And this would be when? asks Aunty Celia, with her eyes on me.
They’ll let me know, says my mother and she leans over and pushes her nose in my ear and whispers to me, What are you up to, nosey?
And then to Aunty Celia she goes, But soon.
So Enid goes to stay with the Erbins, trying to get along with Geraint who is not interested in her questions, little knowing her mother is very ill indeed. Like the medieval lovers, the modern Enid and Geraint will have many trials to face over the coming weeks, some of Enid’s own making and misunderstanding, others instigated by Geraint, and she will have to decide her own course of action – speak up or stay schtum.
Azzopardi’s young heroine is sparky and impossible not to like. Geraint is the typical bossy slightly older cousin and you hope that Enid will get the better of him, or at least that they’ll have a truce.
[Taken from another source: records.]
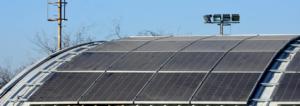 fotovoltaica-instalaciones-deportivas-sersolar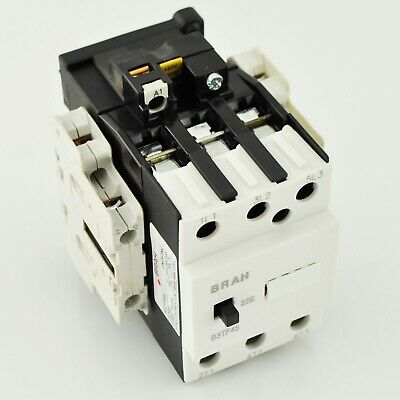Siemens Contactor 3TF45 3TF4522-0AC2 38A AC 24V Coil Includes 1 Year Warranty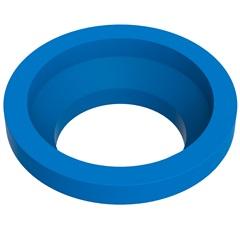 Anel de Vedação Universal para Saída de Caixa Acoplada - Blukit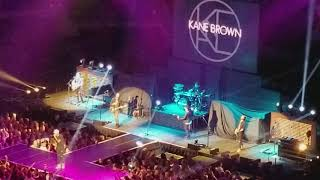 Download Lagu Kane Brown - What Ifs Gratis STAFABAND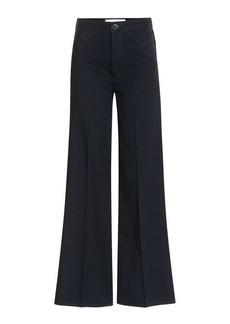 DVB Denim by Victoria Beckham Cropped Flare Jeans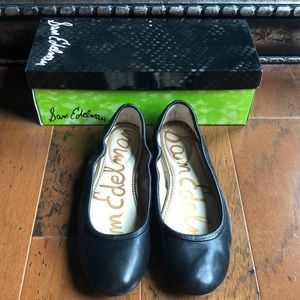 Same Edelman Fritz Black Leather Ballet Flats 8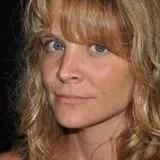 elysia whisler, author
Although there are a couple of desperately sad moments in this short novel, which almost brought a tear to my eye, Enid is an eternal optimist with a light-hearted attitude towards life, winning over Aunty Celia and Uncle Horace (as long as she’s not car-sick too often!); naturally she is the apple of her father Carlo’s eye.
The author captures Enid’s voice brilliantly, the text with its Capital Letters for emphasis, matter of fact nature and lack of speech marks is written just how she’d speak. The first half of the book unfolds at a leisurely pace, allowing us to get to know Enid really well. I laughed with her all the way through. The second half is more compressed by comparison, but that’s a small quibble.
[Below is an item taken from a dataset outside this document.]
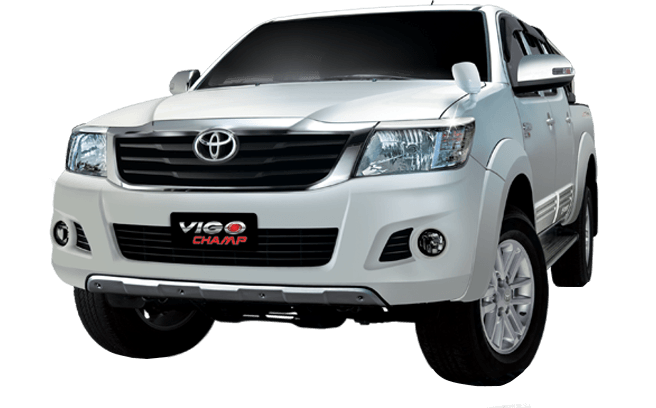 Toyota Hilux Vigo Champ G 2016 Price Specifications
The novel is complemented by series editor Penny Thomas’s Introduction, her synopsis of the story of Geraint and Enid, and Azzopardi also writes an afterword about how she rewrote the tale. The Tip of My Tongue is another great read from the New Stories from the Mabinogion series, I’ll leave you with one last funny quote. (8/10).
Geraint is having a moody over by the wall, so we all go indoors and Aunty Celia says, I think this calls for a little Celebration, which is Morse code for everyone having a gin and tonic and some peanuts.